__What you have to do__
Retype the records that follow, every line exactly as written.

__Data to examine__
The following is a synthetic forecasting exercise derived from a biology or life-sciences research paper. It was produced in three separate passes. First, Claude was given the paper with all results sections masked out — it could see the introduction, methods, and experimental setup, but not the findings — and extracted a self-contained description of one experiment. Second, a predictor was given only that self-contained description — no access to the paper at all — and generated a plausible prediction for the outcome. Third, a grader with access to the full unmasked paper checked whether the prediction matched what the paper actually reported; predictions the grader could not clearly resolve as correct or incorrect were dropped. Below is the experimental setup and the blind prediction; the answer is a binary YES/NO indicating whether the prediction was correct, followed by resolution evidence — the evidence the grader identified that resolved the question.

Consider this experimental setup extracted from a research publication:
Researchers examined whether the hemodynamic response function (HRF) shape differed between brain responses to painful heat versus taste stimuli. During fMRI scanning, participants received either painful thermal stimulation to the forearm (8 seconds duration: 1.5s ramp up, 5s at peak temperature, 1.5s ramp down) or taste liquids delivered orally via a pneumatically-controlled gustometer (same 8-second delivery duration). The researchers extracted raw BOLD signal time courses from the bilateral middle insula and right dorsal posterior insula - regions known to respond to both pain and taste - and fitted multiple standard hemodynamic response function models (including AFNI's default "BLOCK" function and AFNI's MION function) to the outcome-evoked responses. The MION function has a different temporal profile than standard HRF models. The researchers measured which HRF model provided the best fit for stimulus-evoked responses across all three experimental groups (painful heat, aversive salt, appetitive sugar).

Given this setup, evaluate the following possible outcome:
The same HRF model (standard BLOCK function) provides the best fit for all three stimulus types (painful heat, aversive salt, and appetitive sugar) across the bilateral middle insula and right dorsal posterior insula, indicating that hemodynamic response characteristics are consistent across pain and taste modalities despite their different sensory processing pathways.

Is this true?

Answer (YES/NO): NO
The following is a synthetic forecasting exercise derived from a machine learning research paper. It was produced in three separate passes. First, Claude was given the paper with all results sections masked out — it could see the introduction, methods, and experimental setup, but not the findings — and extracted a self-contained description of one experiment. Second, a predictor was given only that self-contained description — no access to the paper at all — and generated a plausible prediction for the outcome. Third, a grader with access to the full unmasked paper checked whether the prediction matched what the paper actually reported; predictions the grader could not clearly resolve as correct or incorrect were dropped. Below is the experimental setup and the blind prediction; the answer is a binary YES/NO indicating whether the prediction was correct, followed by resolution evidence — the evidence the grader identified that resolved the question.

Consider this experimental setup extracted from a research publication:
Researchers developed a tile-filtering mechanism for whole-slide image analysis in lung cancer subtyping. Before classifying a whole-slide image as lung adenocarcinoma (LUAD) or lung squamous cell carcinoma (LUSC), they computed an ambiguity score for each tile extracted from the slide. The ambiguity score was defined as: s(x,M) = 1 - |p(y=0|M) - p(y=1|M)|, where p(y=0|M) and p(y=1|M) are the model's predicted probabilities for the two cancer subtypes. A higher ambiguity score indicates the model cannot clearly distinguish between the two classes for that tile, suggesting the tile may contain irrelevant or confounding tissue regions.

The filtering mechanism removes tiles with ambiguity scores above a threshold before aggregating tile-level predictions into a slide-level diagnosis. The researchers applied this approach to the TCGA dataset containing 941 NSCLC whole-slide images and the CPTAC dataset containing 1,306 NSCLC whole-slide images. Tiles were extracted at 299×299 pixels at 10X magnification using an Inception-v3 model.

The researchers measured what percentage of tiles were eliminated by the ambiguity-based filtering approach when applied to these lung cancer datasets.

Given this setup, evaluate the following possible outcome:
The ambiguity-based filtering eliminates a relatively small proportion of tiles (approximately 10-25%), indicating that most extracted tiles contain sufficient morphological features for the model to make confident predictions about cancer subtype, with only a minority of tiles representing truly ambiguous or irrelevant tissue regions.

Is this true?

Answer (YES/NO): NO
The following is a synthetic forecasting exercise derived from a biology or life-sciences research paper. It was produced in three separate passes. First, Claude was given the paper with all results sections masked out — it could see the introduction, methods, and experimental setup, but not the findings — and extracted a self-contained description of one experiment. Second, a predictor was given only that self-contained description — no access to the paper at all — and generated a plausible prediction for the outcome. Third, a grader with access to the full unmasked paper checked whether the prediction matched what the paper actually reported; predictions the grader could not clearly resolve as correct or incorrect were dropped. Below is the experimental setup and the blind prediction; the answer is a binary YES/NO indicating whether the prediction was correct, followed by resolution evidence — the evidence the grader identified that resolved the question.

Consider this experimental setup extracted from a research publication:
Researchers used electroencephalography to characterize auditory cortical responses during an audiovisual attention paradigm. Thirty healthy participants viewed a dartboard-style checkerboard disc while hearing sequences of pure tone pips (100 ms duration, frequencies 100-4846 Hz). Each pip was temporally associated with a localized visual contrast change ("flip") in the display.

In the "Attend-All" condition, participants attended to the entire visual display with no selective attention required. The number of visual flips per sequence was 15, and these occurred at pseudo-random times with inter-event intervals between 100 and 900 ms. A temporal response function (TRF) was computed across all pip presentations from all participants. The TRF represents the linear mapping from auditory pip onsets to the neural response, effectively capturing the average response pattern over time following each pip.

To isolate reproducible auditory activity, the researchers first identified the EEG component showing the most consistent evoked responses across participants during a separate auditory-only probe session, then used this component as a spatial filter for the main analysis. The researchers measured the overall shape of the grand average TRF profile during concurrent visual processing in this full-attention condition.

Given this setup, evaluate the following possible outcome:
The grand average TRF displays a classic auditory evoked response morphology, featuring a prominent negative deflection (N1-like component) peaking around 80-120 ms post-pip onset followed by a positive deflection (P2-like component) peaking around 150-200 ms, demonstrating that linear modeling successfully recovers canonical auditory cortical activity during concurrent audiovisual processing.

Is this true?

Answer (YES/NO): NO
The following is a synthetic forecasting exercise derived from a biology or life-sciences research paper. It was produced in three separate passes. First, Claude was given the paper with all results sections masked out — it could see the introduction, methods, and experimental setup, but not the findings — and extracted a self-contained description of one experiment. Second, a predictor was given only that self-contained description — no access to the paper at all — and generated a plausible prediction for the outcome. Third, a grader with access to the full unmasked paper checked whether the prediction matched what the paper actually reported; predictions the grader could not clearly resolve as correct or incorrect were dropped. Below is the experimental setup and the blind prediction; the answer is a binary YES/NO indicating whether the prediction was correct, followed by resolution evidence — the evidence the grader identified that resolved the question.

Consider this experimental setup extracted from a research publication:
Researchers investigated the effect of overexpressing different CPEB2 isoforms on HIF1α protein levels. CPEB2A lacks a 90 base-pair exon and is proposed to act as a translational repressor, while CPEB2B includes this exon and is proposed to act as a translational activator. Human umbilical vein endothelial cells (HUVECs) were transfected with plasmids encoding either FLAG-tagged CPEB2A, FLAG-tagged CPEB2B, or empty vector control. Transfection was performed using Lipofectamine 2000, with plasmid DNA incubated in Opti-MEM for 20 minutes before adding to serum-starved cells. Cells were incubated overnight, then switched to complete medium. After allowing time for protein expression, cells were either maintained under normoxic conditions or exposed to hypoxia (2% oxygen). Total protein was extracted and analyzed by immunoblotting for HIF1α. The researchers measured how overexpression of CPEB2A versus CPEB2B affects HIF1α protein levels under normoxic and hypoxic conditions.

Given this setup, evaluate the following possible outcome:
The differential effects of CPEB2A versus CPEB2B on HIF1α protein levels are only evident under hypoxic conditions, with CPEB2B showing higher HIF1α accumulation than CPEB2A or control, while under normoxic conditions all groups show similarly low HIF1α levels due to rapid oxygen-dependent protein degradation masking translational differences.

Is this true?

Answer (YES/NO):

__Solved problem__
The following is a synthetic forecasting exercise derived from a biology or life-sciences research paper. It was produced in three separate passes. First, Claude was given the paper with all results sections masked out — it could see the introduction, methods, and experimental setup, but not the findings — and extracted a self-contained description of one experiment. Second, a predictor was given only that self-contained description — no access to the paper at all — and generated a plausible prediction for the outcome. Third, a grader with access to the full unmasked paper checked whether the prediction matched what the paper actually reported; predictions the grader could not clearly resolve as correct or incorrect were dropped. Below is the experimental setup and the blind prediction; the answer is a binary YES/NO indicating whether the prediction was correct, followed by resolution evidence — the evidence the grader identified that resolved the question.

Consider this experimental setup extracted from a research publication:
Researchers examined whether the hemodynamic response function (HRF) shape differed between brain responses to painful heat versus taste stimuli. During fMRI scanning, participants received either painful thermal stimulation to the forearm (8 seconds duration: 1.5s ramp up, 5s at peak temperature, 1.5s ramp down) or taste liquids delivered orally via a pneumatically-controlled gustometer (same 8-second delivery duration). The researchers extracted raw BOLD signal time courses from the bilateral middle insula and right dorsal posterior insula - regions known to respond to both pain and taste - and fitted multiple standard hemodynamic response function models (including AFNI's default "BLOCK" function and AFNI's MION function) to the outcome-evoked responses. The MION function has a different temporal profile than standard HRF models. The researchers measured which HRF model provided the best fit for stimulus-evoked responses across all three experimental groups (painful heat, aversive salt, appetitive sugar).

Given this setup, evaluate the following possible outcome:
The same HRF model (standard BLOCK function) provides the best fit for all three stimulus types (painful heat, aversive salt, and appetitive sugar) across the bilateral middle insula and right dorsal posterior insula, indicating that hemodynamic response characteristics are consistent across pain and taste modalities despite their different sensory processing pathways.

Is this true?

Answer (YES/NO): NO
The following is a synthetic forecasting exercise derived from a machine learning research paper. It was produced in three separate passes. First, Claude was given the paper with all results sections masked out — it could see the introduction, methods, and experimental setup, but not the findings — and extracted a self-contained description of one experiment. Second, a predictor was given only that self-contained description — no access to the paper at all — and generated a plausible prediction for the outcome. Third, a grader with access to the full unmasked paper checked whether the prediction matched what the paper actually reported; predictions the grader could not clearly resolve as correct or incorrect were dropped. Below is the experimental setup and the blind prediction; the answer is a binary YES/NO indicating whether the prediction was correct, followed by resolution evidence — the evidence the grader identified that resolved the question.

Consider this experimental setup extracted from a research publication:
Researchers developed a tile-filtering mechanism for whole-slide image analysis in lung cancer subtyping. Before classifying a whole-slide image as lung adenocarcinoma (LUAD) or lung squamous cell carcinoma (LUSC), they computed an ambiguity score for each tile extracted from the slide. The ambiguity score was defined as: s(x,M) = 1 - |p(y=0|M) - p(y=1|M)|, where p(y=0|M) and p(y=1|M) are the model's predicted probabilities for the two cancer subtypes. A higher ambiguity score indicates the model cannot clearly distinguish between the two classes for that tile, suggesting the tile may contain irrelevant or confounding tissue regions.

The filtering mechanism removes tiles with ambiguity scores above a threshold before aggregating tile-level predictions into a slide-level diagnosis. The researchers applied this approach to the TCGA dataset containing 941 NSCLC whole-slide images and the CPTAC dataset containing 1,306 NSCLC whole-slide images. Tiles were extracted at 299×299 pixels at 10X magnification using an Inception-v3 model.

The researchers measured what percentage of tiles were eliminated by the ambiguity-based filtering approach when applied to these lung cancer datasets.

Given this setup, evaluate the following possible outcome:
The ambiguity-based filtering eliminates a relatively small proportion of tiles (approximately 10-25%), indicating that most extracted tiles contain sufficient morphological features for the model to make confident predictions about cancer subtype, with only a minority of tiles representing truly ambiguous or irrelevant tissue regions.

Is this true?

Answer (YES/NO): NO
The following is a synthetic forecasting exercise derived from a biology or life-sciences research paper. It was produced in three separate passes. First, Claude was given the paper with all results sections masked out — it could see the introduction, methods, and experimental setup, but not the findings — and extracted a self-contained description of one experiment. Second, a predictor was given only that self-contained description — no access to the paper at all — and generated a plausible prediction for the outcome. Third, a grader with access to the full unmasked paper checked whether the prediction matched what the paper actually reported; predictions the grader could not clearly resolve as correct or incorrect were dropped. Below is the experimental setup and the blind prediction; the answer is a binary YES/NO indicating whether the prediction was correct, followed by resolution evidence — the evidence the grader identified that resolved the question.

Consider this experimental setup extracted from a research publication:
Researchers used electroencephalography to characterize auditory cortical responses during an audiovisual attention paradigm. Thirty healthy participants viewed a dartboard-style checkerboard disc while hearing sequences of pure tone pips (100 ms duration, frequencies 100-4846 Hz). Each pip was temporally associated with a localized visual contrast change ("flip") in the display.

In the "Attend-All" condition, participants attended to the entire visual display with no selective attention required. The number of visual flips per sequence was 15, and these occurred at pseudo-random times with inter-event intervals between 100 and 900 ms. A temporal response function (TRF) was computed across all pip presentations from all participants. The TRF represents the linear mapping from auditory pip onsets to the neural response, effectively capturing the average response pattern over time following each pip.

To isolate reproducible auditory activity, the researchers first identified the EEG component showing the most consistent evoked responses across participants during a separate auditory-only probe session, then used this component as a spatial filter for the main analysis. The researchers measured the overall shape of the grand average TRF profile during concurrent visual processing in this full-attention condition.

Given this setup, evaluate the following possible outcome:
The grand average TRF displays a classic auditory evoked response morphology, featuring a prominent negative deflection (N1-like component) peaking around 80-120 ms post-pip onset followed by a positive deflection (P2-like component) peaking around 150-200 ms, demonstrating that linear modeling successfully recovers canonical auditory cortical activity during concurrent audiovisual processing.

Is this true?

Answer (YES/NO): NO
The following is a synthetic forecasting exercise derived from a biology or life-sciences research paper. It was produced in three separate passes. First, Claude was given the paper with all results sections masked out — it could see the introduction, methods, and experimental setup, but not the findings — and extracted a self-contained description of one experiment. Second, a predictor was given only that self-contained description — no access to the paper at all — and generated a plausible prediction for the outcome. Third, a grader with access to the full unmasked paper checked whether the prediction matched what the paper actually reported; predictions the grader could not clearly resolve as correct or incorrect were dropped. Below is the experimental setup and the blind prediction; the answer is a binary YES/NO indicating whether the prediction was correct, followed by resolution evidence — the evidence the grader identified that resolved the question.

Consider this experimental setup extracted from a research publication:
Researchers investigated the effect of overexpressing different CPEB2 isoforms on HIF1α protein levels. CPEB2A lacks a 90 base-pair exon and is proposed to act as a translational repressor, while CPEB2B includes this exon and is proposed to act as a translational activator. Human umbilical vein endothelial cells (HUVECs) were transfected with plasmids encoding either FLAG-tagged CPEB2A, FLAG-tagged CPEB2B, or empty vector control. Transfection was performed using Lipofectamine 2000, with plasmid DNA incubated in Opti-MEM for 20 minutes before adding to serum-starved cells. Cells were incubated overnight, then switched to complete medium. After allowing time for protein expression, cells were either maintained under normoxic conditions or exposed to hypoxia (2% oxygen). Total protein was extracted and analyzed by immunoblotting for HIF1α. The researchers measured how overexpression of CPEB2A versus CPEB2B affects HIF1α protein levels under normoxic and hypoxic conditions.

Given this setup, evaluate the following possible outcome:
The differential effects of CPEB2A versus CPEB2B on HIF1α protein levels are only evident under hypoxic conditions, with CPEB2B showing higher HIF1α accumulation than CPEB2A or control, while under normoxic conditions all groups show similarly low HIF1α levels due to rapid oxygen-dependent protein degradation masking translational differences.

Is this true?

Answer (YES/NO):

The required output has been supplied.